▸ Text shown:
2013/03/01, MC437, 10:00 - 11:00

Towards search engines that help people learn: models, algorithms, and large-scale analysis
Kevyn Collins-Thompson , Microsoft Research (Redmond) - Context, Learning, and User Experience for Search group


How can search engines help people learn? The computational challenges involved in this goal include: accurately modeling people's expertise and information-seeking goals from limited evidence; extracting meaning from unstructured text and data; making reliable decisions about information under uncertainty; and modeling how people learn from new information. In addition, real-world solutions to these challenges on the Web must cope with sparse, noisy data and scale effectively to billions of users and pages. In this talk, I will present three advances from my recent research that illustrate progress toward this goal, using as an example the specific personalized search task of finding relevant Web pages at the right level of reading difficulty. First, I will give an overview of novel statistical learning models that can predict the reading difficulty of text with much greater reliability and flexibility than traditional methods. Second, I show how applying reading difficulty prediction to billions of Web pages opens up new and sometimes surprising possibilities for enriching our interactions with the Web, from predicting user and site expertise, to estimating searcher motivation. Third, to enable reliable personalization of search results, I describe a new family of risk-sensitive ranking algorithms that can jointly optimize both relevance and robustness. These developments point toward a future where human information seeking and learning benefit from continued advances in computational learning.

▸ Given request:
Answer these questions about the talk abstract:
1. What room is listed for the talk?
2. Which group at Microsoft Research does the speaker belong to?
3. What personalized search task does the talk use as its example?
Rely only on the talk abstract, not the data.

▸ Data shown:

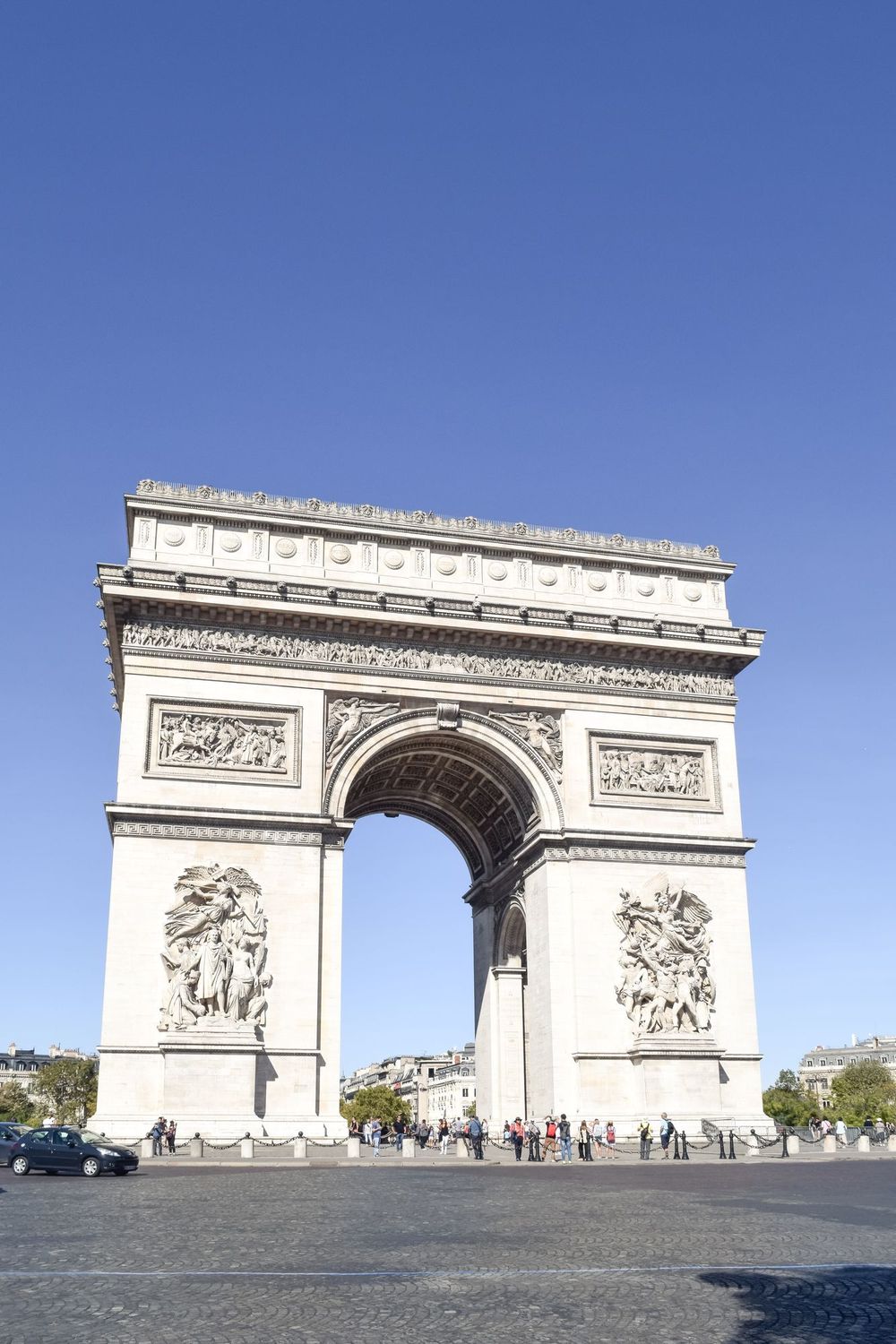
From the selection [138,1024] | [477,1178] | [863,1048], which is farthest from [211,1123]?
[863,1048]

▸ Exercise response:
1. MC437
2. The Context, Learning, and User Experience for Search group
3. Finding relevant Web pages at the right level of reading difficulty